Robin van Schendel; Ron Romeijn; Helena Buijs; Marcel Tijsterman

doi:10.1126/sciadv.abf2278

Preservation of lagging strand integrity at sites of stalled replication by Pol α-primase and 9-1-1 complex

Sci Adv. 2021 May 19;7(21):eabf2278. doi: 10.1126/sciadv.abf2278. Print 2021 May.

Authors

Robin van Schendel¹, Ron Romeijn¹, Helena Buijs¹, Marcel Tijsterman^{2

3}

Affiliations

¹ Department of Human Genetics, Leiden University Medical Center, Einthovenweg 20, 2333 ZC Leiden, Netherlands.
² Department of Human Genetics, Leiden University Medical Center, Einthovenweg 20, 2333 ZC Leiden, Netherlands. m.tijsterman@lumc.nl.
³ Institute of Biology Leiden, Leiden University, Sylviusweg 72, 2333 BE Leiden, Netherlands.

Abstract

During genome duplication, the replication fork encounters a plethora of obstacles in the form of damaged bases, DNA-cross-linked proteins, and secondary structures.

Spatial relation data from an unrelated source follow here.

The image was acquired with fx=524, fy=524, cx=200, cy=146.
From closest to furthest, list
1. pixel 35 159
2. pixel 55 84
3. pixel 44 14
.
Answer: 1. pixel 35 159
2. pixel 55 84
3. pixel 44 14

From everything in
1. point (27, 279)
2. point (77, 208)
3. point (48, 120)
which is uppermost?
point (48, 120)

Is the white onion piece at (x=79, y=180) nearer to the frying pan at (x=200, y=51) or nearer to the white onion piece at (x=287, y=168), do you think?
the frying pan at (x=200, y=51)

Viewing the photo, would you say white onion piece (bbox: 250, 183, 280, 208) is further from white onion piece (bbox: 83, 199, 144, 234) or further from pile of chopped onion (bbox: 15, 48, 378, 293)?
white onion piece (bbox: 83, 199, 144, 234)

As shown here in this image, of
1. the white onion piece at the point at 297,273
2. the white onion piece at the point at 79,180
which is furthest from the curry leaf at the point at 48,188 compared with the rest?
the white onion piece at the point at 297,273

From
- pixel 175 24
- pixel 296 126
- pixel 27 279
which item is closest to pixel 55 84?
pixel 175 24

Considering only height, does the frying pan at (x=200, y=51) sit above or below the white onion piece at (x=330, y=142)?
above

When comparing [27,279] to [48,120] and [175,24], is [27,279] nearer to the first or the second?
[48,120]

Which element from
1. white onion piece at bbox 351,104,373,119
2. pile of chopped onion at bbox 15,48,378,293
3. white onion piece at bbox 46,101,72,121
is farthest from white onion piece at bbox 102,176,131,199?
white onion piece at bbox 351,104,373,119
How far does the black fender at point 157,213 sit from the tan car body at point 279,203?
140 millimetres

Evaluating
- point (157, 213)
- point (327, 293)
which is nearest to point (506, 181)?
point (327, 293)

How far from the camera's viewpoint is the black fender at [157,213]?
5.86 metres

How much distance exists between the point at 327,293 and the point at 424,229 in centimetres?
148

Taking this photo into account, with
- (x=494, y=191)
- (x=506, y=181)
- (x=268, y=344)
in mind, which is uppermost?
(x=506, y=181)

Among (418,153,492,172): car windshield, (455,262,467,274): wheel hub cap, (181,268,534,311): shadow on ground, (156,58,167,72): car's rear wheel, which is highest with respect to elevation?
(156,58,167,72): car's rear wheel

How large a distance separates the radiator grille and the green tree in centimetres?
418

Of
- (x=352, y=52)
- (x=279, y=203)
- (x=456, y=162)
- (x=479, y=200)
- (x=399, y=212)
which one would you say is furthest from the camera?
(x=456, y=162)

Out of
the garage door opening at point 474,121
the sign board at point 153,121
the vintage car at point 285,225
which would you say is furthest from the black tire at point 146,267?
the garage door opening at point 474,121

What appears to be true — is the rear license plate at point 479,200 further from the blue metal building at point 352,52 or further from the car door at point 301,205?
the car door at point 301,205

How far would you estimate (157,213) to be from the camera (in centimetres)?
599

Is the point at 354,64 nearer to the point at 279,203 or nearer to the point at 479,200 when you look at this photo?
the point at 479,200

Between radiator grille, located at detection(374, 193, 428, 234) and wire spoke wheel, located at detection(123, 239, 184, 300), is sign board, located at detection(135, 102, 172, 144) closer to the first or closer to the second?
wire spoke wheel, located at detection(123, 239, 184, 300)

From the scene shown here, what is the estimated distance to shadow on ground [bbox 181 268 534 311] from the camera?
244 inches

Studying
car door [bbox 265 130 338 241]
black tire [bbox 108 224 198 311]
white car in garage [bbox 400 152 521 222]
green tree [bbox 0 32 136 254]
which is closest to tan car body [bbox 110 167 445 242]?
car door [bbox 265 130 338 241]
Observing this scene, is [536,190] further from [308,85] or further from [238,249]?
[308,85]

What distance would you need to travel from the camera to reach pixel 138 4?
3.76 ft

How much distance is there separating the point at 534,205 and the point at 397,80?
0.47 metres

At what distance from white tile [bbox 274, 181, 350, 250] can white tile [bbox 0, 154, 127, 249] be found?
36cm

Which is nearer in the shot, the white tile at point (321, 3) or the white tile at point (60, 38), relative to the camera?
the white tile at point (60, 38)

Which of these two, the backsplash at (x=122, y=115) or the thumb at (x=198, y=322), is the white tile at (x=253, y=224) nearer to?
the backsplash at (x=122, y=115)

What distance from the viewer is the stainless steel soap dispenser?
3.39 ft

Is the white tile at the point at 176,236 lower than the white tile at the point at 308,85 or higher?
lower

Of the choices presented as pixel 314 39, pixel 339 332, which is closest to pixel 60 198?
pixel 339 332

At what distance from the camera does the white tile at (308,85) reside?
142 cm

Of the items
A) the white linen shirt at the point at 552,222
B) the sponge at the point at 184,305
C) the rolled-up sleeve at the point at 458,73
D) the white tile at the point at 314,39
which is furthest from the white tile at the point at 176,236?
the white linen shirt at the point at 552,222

How cells protect DNA integrity at sites of stalled replication is currently unknown. Here, by engineering "primase deserts" into the Caenorhabditis elegans genome close to replication-impeding G-quadruplexes, we show that de novo DNA synthesis downstream of the blocked fork suppresses DNA loss. We next identify the pol α-primase complex to limit deletion mutagenesis, a conclusion substantiated by whole-genome analysis of animals carrying mutated POLA2/DIV-1. We subsequently identify a new role for the 9-1-1 checkpoint clamp in protecting Okazaki fragments from resection by EXO1. Together, our results provide a mechanistic model for controlling the fate of replication intermediates at sites of stalled replication.

Copyright © 2021 The Authors, some rights reserved; exclusive licensee American Association for the Advancement of Science. No claim to original U.S. Government Works. Distributed under a Creative Commons Attribution License 4.0 (CC BY).